What you will do =
Write out the Cameron biography from the words "Alexander Thomas Cameron (1882" through "Textbook of Biochemistry.", renaming "University of Manitoba" as "Manitoba University" everywhere it appears.

*** Excerpt to read ***

- Born: 1882 London, England
- Died: September 2, 1947 (aged 64–65) Winnipeg, Manitoba, Canada
- Education: University of Edinburgh
- Known for: Professor of Biochemistry at University of Manitoba; author of Textbook of Biochemistry
- Scientific career
- Fields: Biochemistry
- Workplaces: University of Manitoba

= Alexander Thomas Cameron =

British biochemist (1882–1947)

Alexander Thomas Cameron (1882 - 25 September 1947) was a British-born Canadian biochemist. He was best known as Professor of Biochemistry at the University of Manitoba, and as the author of numerous popular biochemistry textbooks, including the Textbook of Biochemistry.

==Biography==
Alexander Thomas Cameron was born in 1882 in London, England, to Scottish parents. His early education took place in Swindon. Cameron graduated from the University of Edinburgh with a Master of Arts in 1904, and a Bachelor of Science in 1906. His first published paper appeared in Proceedings of the Royal Society of Edinburgh in 1905, and concerned the crystallisation of potassium hydrogen succinate. In 1907 he was awarded the Gunning Victoria Jubilee Prize in Chemistry

Cameron was awarded an 1851 Exhibition Scholarship in 1906, and spent the next two years studying radiochemistry at University College, London, under Sir William Ramsay. He subsequently spent a year at the Technical High School (or Polytechnic Institute) in Karlsruhe, Germany, under Fritz Haber.

In 1909, Cameron was appointed lecturer in physiology at the University of Manitoba in Winnipeg, Manitoba, Canada. Working under Professor Swale Vincent, Cameron fostered an interest in endocrinology, researching the distribution of iodine in living tissues. In 1923, the department of physiology was branched to include a separate biochemistry department, for which Cameron was appointed professor.

Apart from a summer semester spent at the University of Heidelberg, under Albrecht Kossel, and three years as captain, R.A.M.C., with the British Expeditionary Force in France during World War I, Cameron spent the remainder of his career at the University of Manitoba. His publications on the biochemistry of iodine earned him a D.Sc. from the University of Edinburgh in 1925.

In 1928, Cameron published Textbook of Biochemistry, which became a standard in its field. By 1948, the textbook had gone through six editions, in addition to one Chinese and two Spanish editions. His other widely used textbooks included Practical Biochemistry (1930, with Frank D. White), Biochemistry of Medicine (1933, with C.R. Gilmour), and Recent Advances in Endocrinology (1933).

*** End of Excerpt to read ***
*** Data to examine ***

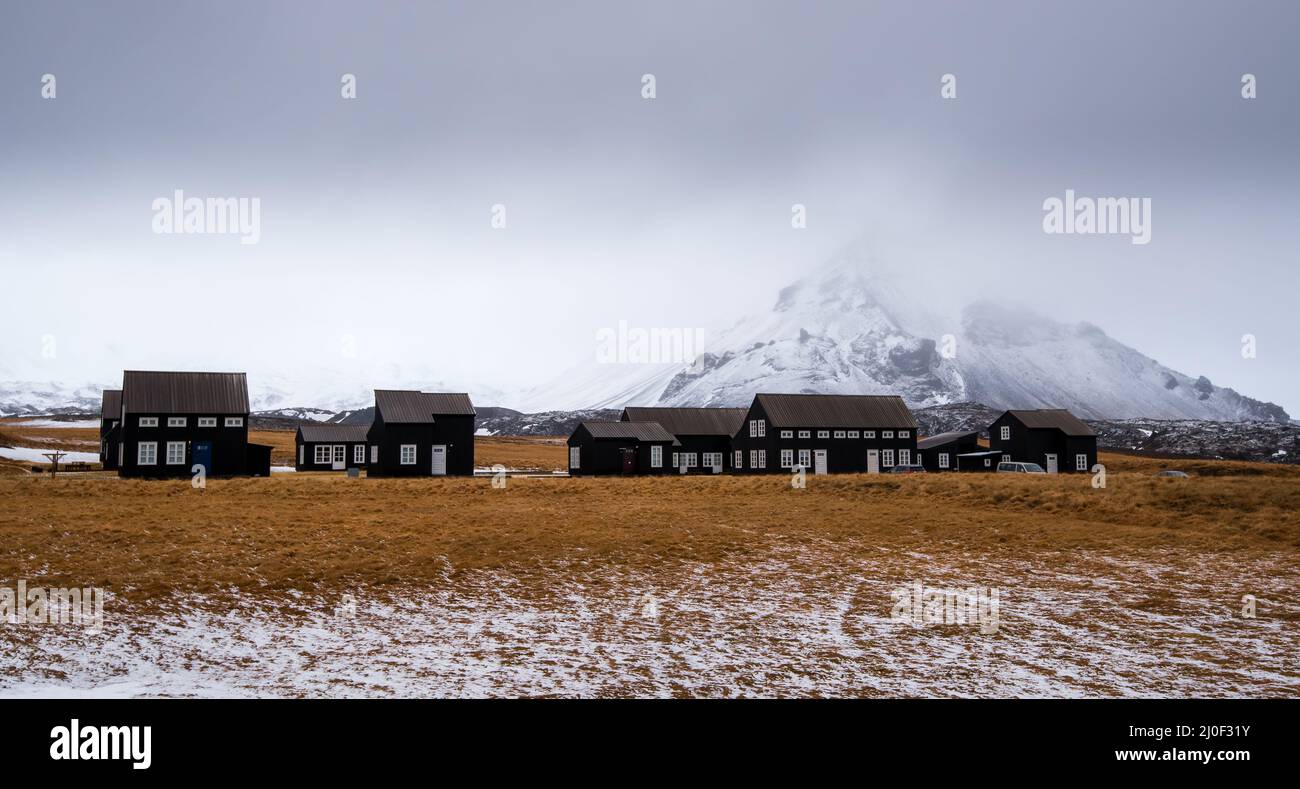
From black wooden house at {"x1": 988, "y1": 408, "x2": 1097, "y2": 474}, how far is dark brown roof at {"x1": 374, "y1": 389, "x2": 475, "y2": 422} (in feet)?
168

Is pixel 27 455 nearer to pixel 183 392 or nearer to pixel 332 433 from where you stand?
pixel 332 433

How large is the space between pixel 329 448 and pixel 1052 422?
224 ft

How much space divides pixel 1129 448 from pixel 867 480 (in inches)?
5463

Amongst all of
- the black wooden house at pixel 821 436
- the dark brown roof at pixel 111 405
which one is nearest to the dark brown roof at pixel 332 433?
the dark brown roof at pixel 111 405

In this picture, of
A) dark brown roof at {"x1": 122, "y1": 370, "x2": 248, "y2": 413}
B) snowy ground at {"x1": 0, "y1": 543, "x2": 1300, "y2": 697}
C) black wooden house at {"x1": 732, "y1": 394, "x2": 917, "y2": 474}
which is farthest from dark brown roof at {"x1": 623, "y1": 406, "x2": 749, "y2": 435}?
snowy ground at {"x1": 0, "y1": 543, "x2": 1300, "y2": 697}

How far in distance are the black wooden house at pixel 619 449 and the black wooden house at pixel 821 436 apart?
7.98 meters

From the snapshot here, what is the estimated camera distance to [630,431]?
7181 centimetres

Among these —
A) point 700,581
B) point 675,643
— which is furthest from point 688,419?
point 675,643

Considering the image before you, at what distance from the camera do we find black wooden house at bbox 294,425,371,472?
72562 mm

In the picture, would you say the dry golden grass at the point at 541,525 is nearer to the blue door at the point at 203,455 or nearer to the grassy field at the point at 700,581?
the grassy field at the point at 700,581

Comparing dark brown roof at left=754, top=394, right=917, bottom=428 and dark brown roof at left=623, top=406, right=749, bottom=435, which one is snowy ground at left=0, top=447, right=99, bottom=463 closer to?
dark brown roof at left=623, top=406, right=749, bottom=435
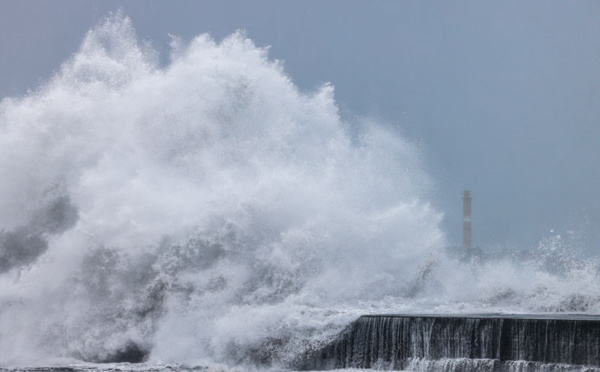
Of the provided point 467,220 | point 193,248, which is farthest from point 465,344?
point 467,220

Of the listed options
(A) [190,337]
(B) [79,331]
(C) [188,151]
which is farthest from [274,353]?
(C) [188,151]

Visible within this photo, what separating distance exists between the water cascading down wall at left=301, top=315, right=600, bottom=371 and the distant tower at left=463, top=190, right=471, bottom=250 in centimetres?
5303

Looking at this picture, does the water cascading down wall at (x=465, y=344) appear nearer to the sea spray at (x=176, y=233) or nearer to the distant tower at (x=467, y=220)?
the sea spray at (x=176, y=233)

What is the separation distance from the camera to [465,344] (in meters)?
13.7

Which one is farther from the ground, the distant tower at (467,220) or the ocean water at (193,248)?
the distant tower at (467,220)

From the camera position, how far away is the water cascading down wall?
497 inches

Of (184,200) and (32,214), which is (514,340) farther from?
(32,214)

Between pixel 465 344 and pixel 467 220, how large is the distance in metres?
57.6

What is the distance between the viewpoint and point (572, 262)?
20.2 metres

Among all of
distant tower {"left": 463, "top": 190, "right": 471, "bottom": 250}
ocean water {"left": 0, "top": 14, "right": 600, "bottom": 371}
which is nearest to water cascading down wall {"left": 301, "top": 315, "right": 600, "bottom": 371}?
ocean water {"left": 0, "top": 14, "right": 600, "bottom": 371}

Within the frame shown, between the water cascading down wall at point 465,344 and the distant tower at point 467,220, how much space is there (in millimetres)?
53031

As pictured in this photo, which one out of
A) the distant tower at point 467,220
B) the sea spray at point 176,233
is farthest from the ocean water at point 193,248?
the distant tower at point 467,220

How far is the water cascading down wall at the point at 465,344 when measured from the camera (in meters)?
12.6

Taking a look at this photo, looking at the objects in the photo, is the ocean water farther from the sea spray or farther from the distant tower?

*** End of Data to examine ***

Solution =
Alexander Thomas Cameron (1882 - 25 September 1947) was a British-born Canadian biochemist. He was best known as Professor of Biochemistry at the Manitoba University, and as the author of numerous popular biochemistry textbooks, including the Textbook of Biochemistry.